Last evening, migrant workers in Surat and Mumbai gathered, demanding that they should be allowed to go back home.

What followed was chaos and eventually, police intervention was sought to make things go back to normal.

The issue blew up obviously, posing a lot of questions. And the answer to most, being: We are doing our best, we are providing them with food.

Well guess what, that is not enough.

Even if we assume that the government is providing shelter and meals to every person in need, there still remains a lot to be done.

To start with: Clear communication between the authorities and migrant workers.

One of the primary reasons why people gathered at the two places, was because the Indian railways was allowing everyone to book tickets April 15 onwards.

This was an indication that the lockdown will end on that date.

But on Tuesday (April 14), the PM announced that the lockdown will be extended till May 3 and the bookings had to be stopped.

This is where it got tricky. No one communicated this to the migrant workers. While the real reason for the gathering is still unknown, there are reports that some of them had tickets and wanted to arrive early – whereas others assumed they will be able to buy the tickets at the station.

Now whatever might be the basis of this confusion: Sale of tickets, incorrect media reportage, false word of mouth – migrant workers poured in large numbers because there was no one who could tell them better. 

And that is an administrative problem.

Most of these people don’t have the access to correct sources of information.

A lot of them don’t have phones.

And even if if they have phones and the access, chances are high that they don’t fully understand the impact of the new rules that have been imposed by the government.

None of that is their fault. Strictly, none.

After 21 days of lockdown and witnessing the same thing in Delhi, why do we still not have government representatives communicating with, and reassuring migrant workers? 

One has to realise that if they were prepared to leave on a particular date, even with all the transparency it was going to be difficult.

So without it, what happened should not come as a surprise.

These people are aching to go back home. Among other things, it is because they don’t feel welcomed in big cities.

And there is absolutely no reason why they should.

The economic inequality manifests itself in the form of a cultural barrier between communities, and that daily wage workers are mistreated would be an understatement.

In fact, no one really cared about them until now, when their movement is a threat to all. What are they supposed to do, though?

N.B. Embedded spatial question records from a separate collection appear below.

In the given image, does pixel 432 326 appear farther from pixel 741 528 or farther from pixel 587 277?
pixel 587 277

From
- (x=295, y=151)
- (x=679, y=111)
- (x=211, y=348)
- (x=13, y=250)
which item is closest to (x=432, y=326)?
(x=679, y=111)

Stay in the city? For what? What we need is empathy for these people. We need to treat them as equals because truly, they are.

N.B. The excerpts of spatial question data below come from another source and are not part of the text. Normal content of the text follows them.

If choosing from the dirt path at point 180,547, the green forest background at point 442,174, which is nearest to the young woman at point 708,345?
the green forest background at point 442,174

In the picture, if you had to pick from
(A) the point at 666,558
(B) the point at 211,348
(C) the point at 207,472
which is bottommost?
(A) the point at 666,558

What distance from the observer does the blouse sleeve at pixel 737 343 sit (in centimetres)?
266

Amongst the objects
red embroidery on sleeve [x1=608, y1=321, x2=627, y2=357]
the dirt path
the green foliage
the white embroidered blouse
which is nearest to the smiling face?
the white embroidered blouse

Their lives are just as important as ours while their struggles are much bigger. 

And for those in power, thumping their chests – there is no pride to be taken for doing the bare minimum. It is their duty. 

What is required right now, is going out of the way to help those in need. By proper planning and budget allocation.  

They say no one leaves home unless home is the mouth of a shark. And theirs was. Let’s keep that in mind. Always.